Chances are that in the past few weeks, you’ve gotten some tax documents in the mail, or received emails reminding you to download tax documents.

For some people, filing taxes is quick and easy because they have few investments and just one regular job. But for others, tax season can be a bit overwhelming because there may be multiple investment accounts, businesses, side gigs and properties to report.

If you’re filing for the first time or need help determining what you owe, now is a good time to reach out for help! Most cities and counties offer free tax assistance to help you file your taxes on time. Just look up the name of your city or county plus “free tax assistance” to find out what services are available. You do not have to pay anything to file your taxes, and taking advantage of free, qualified resources can help you reduce your tax bill or maximize your refund!

Before you sit down to tackle your taxes (either on your own or with assistance), read this! It will help you avoid costly mistakes this spring when you file.

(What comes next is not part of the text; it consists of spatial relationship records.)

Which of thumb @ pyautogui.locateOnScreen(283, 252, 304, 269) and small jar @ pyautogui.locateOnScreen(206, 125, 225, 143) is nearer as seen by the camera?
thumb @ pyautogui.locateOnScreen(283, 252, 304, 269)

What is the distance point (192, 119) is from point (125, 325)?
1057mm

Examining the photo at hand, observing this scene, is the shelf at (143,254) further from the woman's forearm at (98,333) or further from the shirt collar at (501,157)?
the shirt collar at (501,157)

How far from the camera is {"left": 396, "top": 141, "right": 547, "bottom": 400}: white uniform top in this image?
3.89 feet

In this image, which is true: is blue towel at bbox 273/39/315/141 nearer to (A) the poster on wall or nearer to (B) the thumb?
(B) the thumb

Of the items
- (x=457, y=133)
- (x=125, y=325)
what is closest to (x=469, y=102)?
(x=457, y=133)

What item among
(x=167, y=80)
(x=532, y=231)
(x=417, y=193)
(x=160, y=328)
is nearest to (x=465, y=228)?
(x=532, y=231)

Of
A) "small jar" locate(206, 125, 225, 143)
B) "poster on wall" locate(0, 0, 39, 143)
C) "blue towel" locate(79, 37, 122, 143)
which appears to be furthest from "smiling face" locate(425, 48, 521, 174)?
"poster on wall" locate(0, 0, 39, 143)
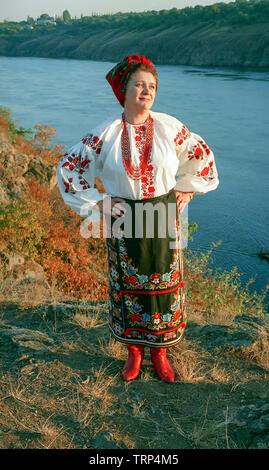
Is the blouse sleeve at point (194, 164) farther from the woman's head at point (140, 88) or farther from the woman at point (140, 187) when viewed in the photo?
the woman's head at point (140, 88)

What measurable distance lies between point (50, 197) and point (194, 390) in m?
7.93

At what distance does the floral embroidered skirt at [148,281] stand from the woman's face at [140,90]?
1.73ft

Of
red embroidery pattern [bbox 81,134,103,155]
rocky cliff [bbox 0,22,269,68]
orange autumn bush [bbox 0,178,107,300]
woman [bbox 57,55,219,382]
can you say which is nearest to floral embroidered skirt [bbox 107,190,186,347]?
woman [bbox 57,55,219,382]

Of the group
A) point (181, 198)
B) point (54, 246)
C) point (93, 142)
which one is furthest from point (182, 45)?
point (93, 142)

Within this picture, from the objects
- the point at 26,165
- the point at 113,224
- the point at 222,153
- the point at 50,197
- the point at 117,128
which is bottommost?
the point at 222,153

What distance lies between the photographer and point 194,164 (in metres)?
2.65

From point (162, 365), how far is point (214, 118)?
2855 cm

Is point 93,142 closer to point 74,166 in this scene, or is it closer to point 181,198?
point 74,166

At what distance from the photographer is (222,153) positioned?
936 inches

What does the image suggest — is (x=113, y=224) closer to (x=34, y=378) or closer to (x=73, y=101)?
(x=34, y=378)

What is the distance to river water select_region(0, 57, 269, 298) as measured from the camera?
52.4ft

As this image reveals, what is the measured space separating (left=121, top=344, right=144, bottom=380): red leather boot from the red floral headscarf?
154 centimetres

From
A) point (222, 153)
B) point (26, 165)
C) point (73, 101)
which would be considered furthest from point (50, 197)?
point (73, 101)

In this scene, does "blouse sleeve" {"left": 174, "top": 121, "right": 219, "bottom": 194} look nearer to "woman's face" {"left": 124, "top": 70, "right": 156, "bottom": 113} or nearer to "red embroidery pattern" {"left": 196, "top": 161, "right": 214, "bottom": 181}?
"red embroidery pattern" {"left": 196, "top": 161, "right": 214, "bottom": 181}
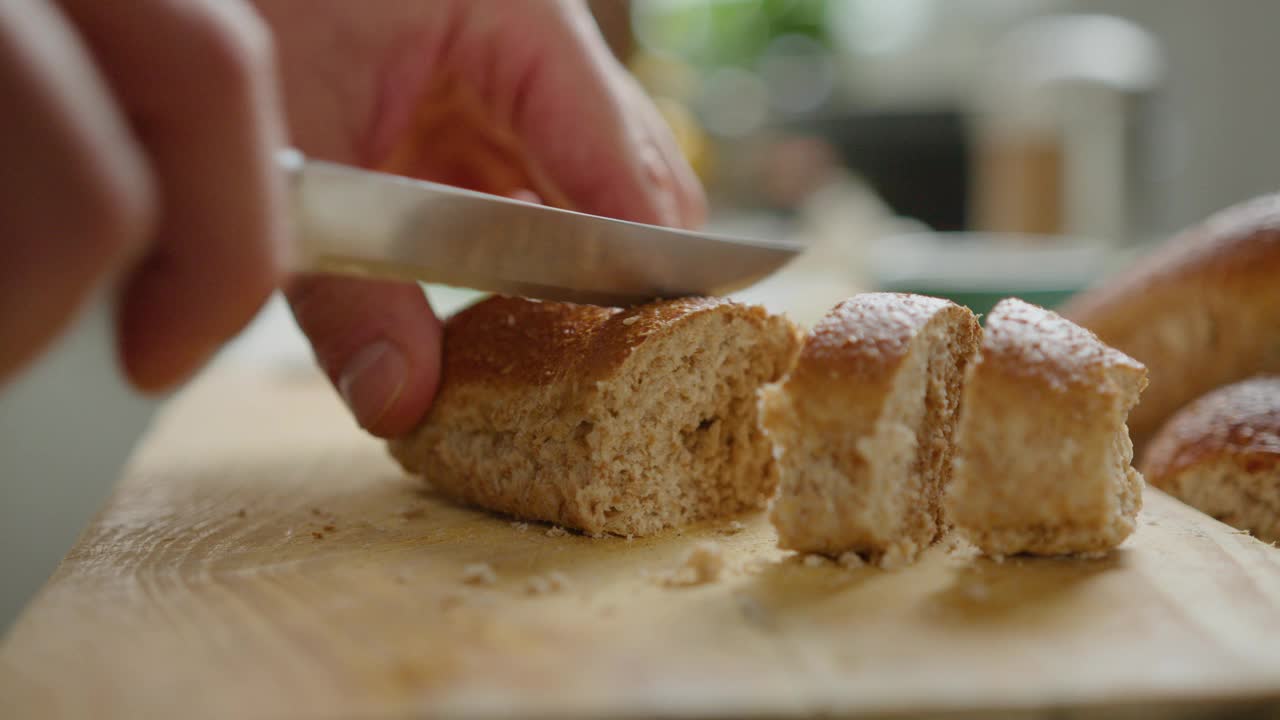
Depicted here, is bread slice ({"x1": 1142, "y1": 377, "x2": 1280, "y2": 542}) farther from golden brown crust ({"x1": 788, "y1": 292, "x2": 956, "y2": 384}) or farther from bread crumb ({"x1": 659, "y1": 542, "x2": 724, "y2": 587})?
bread crumb ({"x1": 659, "y1": 542, "x2": 724, "y2": 587})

Mistake #1: Filing late (or not filing at all)!
By law, the vast majority of people in the United States have to file tax paperwork by April 15, 2025. If you made less than $14,600 (and you are single and under the age of 65), you might not have to file a tax return — but check with an expert because there are several exceptions to that rule.

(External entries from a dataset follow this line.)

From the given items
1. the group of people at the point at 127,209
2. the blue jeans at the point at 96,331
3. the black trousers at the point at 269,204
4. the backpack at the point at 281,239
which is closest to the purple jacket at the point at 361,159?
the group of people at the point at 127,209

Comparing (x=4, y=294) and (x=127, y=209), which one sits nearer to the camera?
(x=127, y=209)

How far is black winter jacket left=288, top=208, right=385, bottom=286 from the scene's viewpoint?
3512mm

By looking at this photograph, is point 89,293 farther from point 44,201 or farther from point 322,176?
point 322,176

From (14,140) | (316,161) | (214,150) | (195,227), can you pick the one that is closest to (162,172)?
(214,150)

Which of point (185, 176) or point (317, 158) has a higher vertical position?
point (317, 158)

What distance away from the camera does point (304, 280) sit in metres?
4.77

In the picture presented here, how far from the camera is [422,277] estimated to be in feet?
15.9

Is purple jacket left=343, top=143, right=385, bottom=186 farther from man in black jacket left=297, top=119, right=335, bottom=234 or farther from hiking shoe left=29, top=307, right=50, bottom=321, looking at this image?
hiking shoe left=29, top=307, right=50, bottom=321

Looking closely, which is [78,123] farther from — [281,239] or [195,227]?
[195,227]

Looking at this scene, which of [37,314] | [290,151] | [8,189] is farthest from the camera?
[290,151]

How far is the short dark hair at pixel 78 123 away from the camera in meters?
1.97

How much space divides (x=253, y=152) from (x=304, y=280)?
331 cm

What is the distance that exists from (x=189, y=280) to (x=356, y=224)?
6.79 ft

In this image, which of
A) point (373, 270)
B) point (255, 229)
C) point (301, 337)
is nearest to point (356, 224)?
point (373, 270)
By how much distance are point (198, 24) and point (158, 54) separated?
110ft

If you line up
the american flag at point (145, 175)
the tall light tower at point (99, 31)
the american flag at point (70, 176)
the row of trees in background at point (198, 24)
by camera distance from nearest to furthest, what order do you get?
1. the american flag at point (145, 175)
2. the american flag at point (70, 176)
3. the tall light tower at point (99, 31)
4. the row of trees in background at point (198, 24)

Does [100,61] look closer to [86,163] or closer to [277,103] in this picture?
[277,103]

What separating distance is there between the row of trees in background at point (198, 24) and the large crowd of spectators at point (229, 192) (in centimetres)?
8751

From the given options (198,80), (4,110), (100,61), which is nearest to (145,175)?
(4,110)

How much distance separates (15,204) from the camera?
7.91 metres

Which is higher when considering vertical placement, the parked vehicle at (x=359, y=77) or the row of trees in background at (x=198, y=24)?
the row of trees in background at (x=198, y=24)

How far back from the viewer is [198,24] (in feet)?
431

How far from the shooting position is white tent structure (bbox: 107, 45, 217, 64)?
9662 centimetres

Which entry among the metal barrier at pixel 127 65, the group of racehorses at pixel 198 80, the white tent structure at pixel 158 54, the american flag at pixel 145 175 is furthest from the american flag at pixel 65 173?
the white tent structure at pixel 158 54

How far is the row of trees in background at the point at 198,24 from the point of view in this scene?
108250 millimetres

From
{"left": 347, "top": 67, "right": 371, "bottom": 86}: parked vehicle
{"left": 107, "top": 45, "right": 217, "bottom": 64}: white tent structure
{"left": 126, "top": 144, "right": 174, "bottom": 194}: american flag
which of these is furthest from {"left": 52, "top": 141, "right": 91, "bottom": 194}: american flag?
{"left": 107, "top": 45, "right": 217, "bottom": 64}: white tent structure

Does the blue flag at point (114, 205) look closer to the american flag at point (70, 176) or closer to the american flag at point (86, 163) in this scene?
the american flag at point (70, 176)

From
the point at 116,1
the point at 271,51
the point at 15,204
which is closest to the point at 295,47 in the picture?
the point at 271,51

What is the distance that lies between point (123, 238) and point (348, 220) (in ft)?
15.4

If you need more time to file your taxes, you must file paperwork for an extension, which will give you an additional six months. However, if you think you’ll owe taxes, you do have to make an estimated payment by April 15, even if you are requesting an extension. Not filing your taxes on time can result in penalties and fines, so be sure you take care of this! Plus, if you’re due a refund, not filing your taxes means you won’t get your money back as quickly!

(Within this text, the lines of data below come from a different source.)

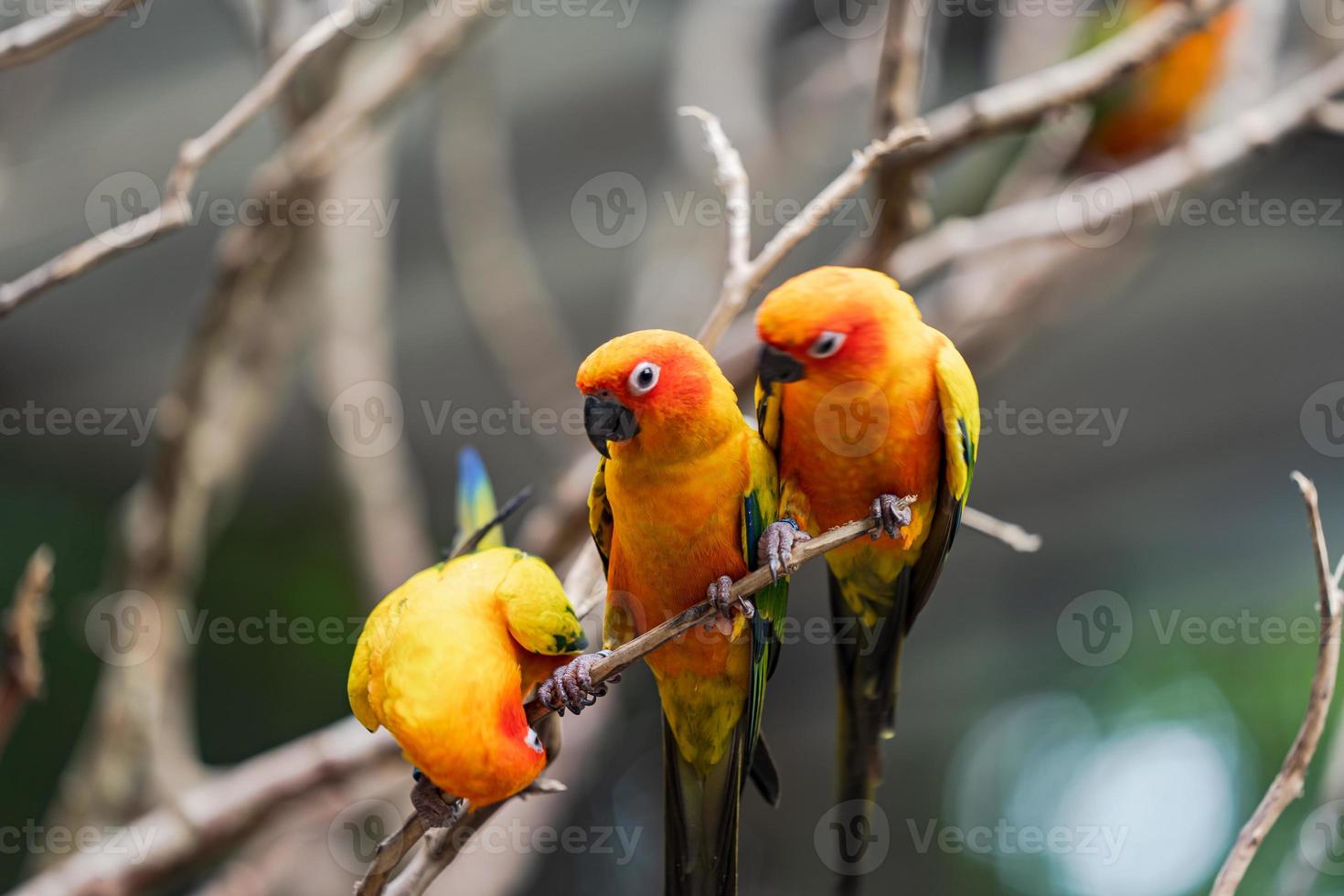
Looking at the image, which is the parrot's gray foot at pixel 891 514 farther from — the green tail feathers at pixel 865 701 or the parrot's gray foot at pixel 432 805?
the parrot's gray foot at pixel 432 805

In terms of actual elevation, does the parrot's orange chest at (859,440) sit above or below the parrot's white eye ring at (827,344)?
below

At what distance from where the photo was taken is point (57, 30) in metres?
1.59

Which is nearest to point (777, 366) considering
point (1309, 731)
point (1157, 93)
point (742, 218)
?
point (742, 218)

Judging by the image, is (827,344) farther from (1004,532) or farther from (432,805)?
(432,805)

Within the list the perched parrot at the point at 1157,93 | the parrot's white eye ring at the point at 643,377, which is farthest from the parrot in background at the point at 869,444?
the perched parrot at the point at 1157,93

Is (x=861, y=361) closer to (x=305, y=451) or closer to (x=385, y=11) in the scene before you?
(x=385, y=11)

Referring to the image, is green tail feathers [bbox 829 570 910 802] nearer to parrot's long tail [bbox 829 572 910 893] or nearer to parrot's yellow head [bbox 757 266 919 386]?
parrot's long tail [bbox 829 572 910 893]

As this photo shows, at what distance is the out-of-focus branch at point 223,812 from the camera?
8.80 feet

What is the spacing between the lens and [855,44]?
13.3 ft

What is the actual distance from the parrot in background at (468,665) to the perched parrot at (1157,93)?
3.55 metres

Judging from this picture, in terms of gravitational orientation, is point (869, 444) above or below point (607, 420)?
below

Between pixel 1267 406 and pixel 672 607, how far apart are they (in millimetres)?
4497

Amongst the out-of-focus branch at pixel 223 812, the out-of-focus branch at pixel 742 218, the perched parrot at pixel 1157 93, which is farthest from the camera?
the perched parrot at pixel 1157 93

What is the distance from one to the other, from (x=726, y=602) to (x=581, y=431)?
7.59ft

Mistake #2: Choosing the wrong filing status.
There are multiple different filing statuses for your taxes. You can choose from single, married filing jointly, married filing separately, head of household or surviving qualifying spouse. Choosing the right one matters because it determines what deductions you’re eligible to get! Make sure you understand the five statuses and which one you should choose by talking to a qualified tax professional.

Mistake #3: Claiming incorrect deductions or credits.
Most people can choose to take advantage of certain deductions or credits on their taxes to lower their bill. You can choose from a “standard” deduction, which lowers your income by a fixed amount, or itemize your deductions if you think you can lower your tax bill more that way. Which one you use depends entirely on your individual circumstances. Look at all of your possible deductions before you choose!

Mistake #4: Overlooking retirement account contributions.
Did you contribute to your retirement through work or individually? Don’t forget to include that information on your taxes! If you forget to tell the government what you contributed, you may be paying more in taxes than you need to be!

Mistake #5: Neglecting to report income.
This is especially pertinent if you have any side gigs, part-time jobs or sell anything. All of your income needs to be reported on your taxes. The IRS (and your state) can often figure out what income you’re getting, and failing to report all of your income could result in penalties and fines. Even if you did not get a tax form for some of your income, you need to report it.

Mistake #6: Neglecting to report charitable contributions.
Did you donate in 2024 to a nonprofit organization? Did you drop off old clothes at a charity, or donate time or money to a cause? If you did, you may be able to write off that donation or time, money or goods and lower your tax bill. If you can, make sure you have receipts and proof of donations so you can tell the IRS about those good deeds!